** START OF Data **

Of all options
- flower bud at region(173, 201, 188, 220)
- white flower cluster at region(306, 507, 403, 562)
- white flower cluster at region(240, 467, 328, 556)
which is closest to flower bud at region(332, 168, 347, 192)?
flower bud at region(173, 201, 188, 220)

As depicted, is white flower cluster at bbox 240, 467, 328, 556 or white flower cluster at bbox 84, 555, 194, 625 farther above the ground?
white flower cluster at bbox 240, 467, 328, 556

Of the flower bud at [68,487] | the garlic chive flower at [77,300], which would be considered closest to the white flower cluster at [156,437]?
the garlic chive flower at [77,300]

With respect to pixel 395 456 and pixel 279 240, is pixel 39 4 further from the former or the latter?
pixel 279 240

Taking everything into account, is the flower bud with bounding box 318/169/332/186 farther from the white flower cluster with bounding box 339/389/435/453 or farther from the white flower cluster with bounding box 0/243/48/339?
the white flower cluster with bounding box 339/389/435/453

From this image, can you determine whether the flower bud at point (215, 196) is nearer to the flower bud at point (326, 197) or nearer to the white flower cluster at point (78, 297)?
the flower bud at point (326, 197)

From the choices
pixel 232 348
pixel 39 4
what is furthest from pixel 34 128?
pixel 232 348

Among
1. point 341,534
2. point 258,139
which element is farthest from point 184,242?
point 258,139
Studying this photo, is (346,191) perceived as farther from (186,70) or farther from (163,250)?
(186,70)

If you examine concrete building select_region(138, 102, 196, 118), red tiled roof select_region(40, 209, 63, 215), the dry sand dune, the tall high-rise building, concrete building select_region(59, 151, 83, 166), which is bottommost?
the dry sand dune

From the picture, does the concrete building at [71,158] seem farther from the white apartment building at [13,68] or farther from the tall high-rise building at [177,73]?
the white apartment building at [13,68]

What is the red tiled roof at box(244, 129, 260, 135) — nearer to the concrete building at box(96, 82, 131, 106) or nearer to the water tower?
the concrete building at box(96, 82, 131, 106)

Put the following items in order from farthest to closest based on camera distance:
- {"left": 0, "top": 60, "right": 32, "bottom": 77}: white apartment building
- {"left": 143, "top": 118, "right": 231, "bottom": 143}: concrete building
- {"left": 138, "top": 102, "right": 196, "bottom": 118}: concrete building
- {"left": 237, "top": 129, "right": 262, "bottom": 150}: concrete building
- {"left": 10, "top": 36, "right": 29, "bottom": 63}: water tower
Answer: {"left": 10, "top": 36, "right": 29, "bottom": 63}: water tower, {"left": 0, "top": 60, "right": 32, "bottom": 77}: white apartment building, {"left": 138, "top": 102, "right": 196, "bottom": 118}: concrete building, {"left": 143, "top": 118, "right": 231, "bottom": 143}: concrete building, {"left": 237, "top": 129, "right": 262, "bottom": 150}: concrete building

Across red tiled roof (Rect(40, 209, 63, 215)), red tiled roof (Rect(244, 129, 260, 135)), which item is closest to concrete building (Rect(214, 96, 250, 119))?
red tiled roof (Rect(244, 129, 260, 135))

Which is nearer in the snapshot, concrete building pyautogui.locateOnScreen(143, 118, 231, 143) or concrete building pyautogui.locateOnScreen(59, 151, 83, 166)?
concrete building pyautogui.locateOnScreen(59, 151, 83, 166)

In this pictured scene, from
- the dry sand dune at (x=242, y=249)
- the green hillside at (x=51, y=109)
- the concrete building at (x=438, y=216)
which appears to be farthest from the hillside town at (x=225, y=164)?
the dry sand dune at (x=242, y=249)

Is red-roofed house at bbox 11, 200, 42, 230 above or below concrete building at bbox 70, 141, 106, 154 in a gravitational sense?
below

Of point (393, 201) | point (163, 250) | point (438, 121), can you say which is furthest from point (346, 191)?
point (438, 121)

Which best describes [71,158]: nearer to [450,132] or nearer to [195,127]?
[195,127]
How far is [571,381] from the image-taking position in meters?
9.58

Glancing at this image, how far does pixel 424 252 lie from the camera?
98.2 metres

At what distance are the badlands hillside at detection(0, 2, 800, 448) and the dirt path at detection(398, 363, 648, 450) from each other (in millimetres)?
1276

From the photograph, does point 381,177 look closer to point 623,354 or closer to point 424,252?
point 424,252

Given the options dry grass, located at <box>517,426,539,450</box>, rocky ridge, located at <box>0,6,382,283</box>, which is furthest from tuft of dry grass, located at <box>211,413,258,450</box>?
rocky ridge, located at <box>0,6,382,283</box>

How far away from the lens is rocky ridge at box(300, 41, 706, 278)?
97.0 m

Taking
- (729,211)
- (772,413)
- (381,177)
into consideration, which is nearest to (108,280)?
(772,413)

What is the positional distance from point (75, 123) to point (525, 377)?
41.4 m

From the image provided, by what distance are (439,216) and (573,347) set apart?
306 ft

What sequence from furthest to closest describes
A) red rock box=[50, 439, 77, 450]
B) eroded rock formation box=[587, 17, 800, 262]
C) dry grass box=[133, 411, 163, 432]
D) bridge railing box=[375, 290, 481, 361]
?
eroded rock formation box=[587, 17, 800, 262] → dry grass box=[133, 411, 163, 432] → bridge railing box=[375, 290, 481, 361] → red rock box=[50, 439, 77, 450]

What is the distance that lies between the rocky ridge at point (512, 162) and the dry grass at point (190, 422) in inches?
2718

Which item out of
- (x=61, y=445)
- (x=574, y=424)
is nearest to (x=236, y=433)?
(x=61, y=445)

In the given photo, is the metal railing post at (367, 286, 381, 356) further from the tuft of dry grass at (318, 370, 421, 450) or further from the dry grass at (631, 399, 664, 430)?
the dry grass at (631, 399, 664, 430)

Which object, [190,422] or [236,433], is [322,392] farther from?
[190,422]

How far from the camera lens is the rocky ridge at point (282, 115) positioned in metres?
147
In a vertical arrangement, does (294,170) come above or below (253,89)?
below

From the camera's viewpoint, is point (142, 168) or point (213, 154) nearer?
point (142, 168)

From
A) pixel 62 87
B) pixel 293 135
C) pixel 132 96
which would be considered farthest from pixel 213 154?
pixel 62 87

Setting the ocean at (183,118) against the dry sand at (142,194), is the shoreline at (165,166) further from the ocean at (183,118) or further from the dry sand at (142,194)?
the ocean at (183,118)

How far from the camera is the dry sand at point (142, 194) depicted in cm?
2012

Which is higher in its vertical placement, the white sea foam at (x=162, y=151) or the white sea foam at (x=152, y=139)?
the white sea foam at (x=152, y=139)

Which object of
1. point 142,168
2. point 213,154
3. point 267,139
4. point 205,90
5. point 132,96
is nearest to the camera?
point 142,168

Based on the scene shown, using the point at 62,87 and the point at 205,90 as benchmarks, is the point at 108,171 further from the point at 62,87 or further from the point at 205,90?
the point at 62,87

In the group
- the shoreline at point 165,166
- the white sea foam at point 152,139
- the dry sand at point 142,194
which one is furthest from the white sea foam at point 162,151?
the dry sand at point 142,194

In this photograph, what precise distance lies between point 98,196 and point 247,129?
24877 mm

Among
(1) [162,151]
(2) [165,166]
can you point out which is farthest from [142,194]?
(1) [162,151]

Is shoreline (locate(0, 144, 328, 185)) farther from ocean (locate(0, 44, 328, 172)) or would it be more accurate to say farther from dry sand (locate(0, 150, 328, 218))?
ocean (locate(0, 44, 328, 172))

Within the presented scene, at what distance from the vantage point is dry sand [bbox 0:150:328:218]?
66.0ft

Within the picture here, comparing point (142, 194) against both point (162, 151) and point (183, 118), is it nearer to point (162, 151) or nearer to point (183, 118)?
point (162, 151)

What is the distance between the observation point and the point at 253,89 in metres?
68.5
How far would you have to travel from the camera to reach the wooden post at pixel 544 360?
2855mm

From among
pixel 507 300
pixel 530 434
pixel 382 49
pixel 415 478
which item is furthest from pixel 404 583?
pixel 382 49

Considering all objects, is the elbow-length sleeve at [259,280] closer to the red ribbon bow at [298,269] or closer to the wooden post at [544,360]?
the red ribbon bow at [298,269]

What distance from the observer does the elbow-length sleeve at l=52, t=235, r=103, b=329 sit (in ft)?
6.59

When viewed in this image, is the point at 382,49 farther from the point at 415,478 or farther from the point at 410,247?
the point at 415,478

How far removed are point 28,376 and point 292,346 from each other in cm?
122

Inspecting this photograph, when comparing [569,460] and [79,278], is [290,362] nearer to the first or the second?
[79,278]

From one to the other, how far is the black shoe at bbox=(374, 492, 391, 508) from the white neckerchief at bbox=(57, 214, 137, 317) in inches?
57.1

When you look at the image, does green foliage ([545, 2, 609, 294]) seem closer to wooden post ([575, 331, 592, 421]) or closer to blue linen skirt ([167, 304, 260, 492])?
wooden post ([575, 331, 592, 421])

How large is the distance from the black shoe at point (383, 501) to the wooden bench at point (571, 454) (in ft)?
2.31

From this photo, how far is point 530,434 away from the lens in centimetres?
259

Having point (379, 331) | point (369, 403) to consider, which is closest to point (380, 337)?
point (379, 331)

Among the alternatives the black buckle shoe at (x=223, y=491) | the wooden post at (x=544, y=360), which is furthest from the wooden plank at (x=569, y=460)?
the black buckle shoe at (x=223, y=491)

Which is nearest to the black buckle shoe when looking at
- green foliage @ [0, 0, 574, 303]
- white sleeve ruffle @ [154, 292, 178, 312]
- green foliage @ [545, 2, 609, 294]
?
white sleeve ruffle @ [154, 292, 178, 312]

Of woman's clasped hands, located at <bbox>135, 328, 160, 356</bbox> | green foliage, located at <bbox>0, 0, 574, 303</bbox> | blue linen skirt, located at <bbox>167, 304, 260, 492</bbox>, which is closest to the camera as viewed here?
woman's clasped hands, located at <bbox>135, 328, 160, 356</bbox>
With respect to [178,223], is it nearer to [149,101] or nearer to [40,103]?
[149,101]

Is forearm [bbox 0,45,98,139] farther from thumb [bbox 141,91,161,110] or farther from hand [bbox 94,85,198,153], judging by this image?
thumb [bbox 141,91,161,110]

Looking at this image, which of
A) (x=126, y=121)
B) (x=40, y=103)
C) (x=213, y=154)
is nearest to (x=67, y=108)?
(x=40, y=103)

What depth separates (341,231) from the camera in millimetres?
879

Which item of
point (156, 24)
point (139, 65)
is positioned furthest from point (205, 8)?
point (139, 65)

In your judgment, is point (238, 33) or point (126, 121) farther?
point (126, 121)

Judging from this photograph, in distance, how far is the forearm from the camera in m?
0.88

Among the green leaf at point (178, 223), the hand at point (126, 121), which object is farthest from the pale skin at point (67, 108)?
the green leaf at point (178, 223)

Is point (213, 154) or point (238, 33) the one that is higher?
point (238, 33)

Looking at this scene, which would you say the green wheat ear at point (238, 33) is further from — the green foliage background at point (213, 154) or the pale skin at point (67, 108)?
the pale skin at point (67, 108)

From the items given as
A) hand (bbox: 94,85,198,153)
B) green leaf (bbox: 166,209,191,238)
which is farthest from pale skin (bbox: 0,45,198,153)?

** END OF Data **

Task directions = Please reproduce, word for word, the lines from the one holding "From the items given as" through the end of the listing, inclusive.

Output for this task =
From the items given as
A) hand (bbox: 94,85,198,153)
B) green leaf (bbox: 166,209,191,238)
which is farthest from pale skin (bbox: 0,45,198,153)?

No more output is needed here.